Entre les lignes, derrière les planches: Fool night et la narration verticale PT.2

La première partie de cette série d’articles nous a permis de placer les bases du fondement de l’univers de Fool Night. Elles nous ont aidé à se noyer dans cette angoisse face au monde dépeint par l’auteur. Dans cette seconde partie, notre attention se portera sur une autre type de narration opté par Kasumi Yasuda: la narration verticale. Et comment cette dernière nous décrit la situation sociale des personnages de l’univers de Fool Night. Ensuite, nous allons revenir sur l’influence majeure du cinéma coréen sur le plan narratif de l’auteur pour dénoncer une forme désespoir structurel.

La recherche de « richesse intérieure »

Dans Fool Night la végétation à une place omniprésente dans le cadre et la narration.  Par leur présence l’auteur cherche toujours à soutenir notre regard sur la situation de son univers. En nous décrivant un monde recouvert d’un rideau noir à l’origine d’une disparition massive de plantes. Le sacrifice des plus précaires assure le bien du plus grand nombre, grâce à la transfloraison: une opération permettant à un individu proche de la mort de se transformer en plante par l’implantation d’une graine.
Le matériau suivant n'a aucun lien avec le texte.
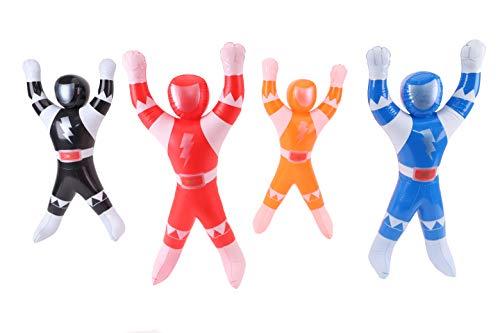 TOYLAND Juguete Inflable de guardabosques de 22 Pulgadas - Llenadores de Bolsos de Fiesta para niños - Decoraciones para Fiestas - 1 elegido al Azar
Un procédé qui assure l’apport en oxygène nécessaire pour la survie de l’humanité. À l’image d’une grande partie de la population Toshiro suffoque dans cette situation sociale. Il cède en usant de cette opération pour assurer sa survie. Une intervention qui lui octroie une capacité rare: celle de comprendre les sanctiflore, les êtres nés de la tranfloraison. La présence de ces plantes crée un paradoxe déstabilisant dû à leur origine et à leur omniprésence dans le cadre des cases de Fool Night. Elles contribuent à ce malaise social où l’auteur nous conditionne de manière inconsciente à leur existence. Elles servent aussi bien, dans la mise en avant des disparités sociales que dans les changements de tons. Elles font partie du décor, du cadre de vie qui nous est représenté en oubliant par moments la situation dans laquelle nous sommes.

Dans Fool night même les instants anecdotiques sont embellis par la narration de Kasumi Yasuda. Au travers d’un moment d’errance et de doute, Toshiro est obsédé par le peu de temps qui lui est accordé jusqu’à la fin de sa transformation. Il est hanté par ces interrogations qu’il partage à son supérieur du secteur spécial de transfloraison, Jin Higarashi.

Y a-t-il une raison qui explique notre existence ? Est-il nécessaire d’accomplir de grandes choses pour se sentir vivant ?  Peut-on juste nous autoriser à nous s’amuser ? 

Au cours de cet échange, Jin propose à Toshiro d’user de ses pouvoirs pour l’aider dans une partie de poker entre amis.  Lui qui est capable via les sanctiflores qui sont sensibles aux émotions humaines, de ressentir et comprendre les émotions d’autrui par leur présence. Pour lui assurer la victoire, Jin a muni une salle d’un système d’éclairage et de corde qui lui préviendra de ses chances de victoire.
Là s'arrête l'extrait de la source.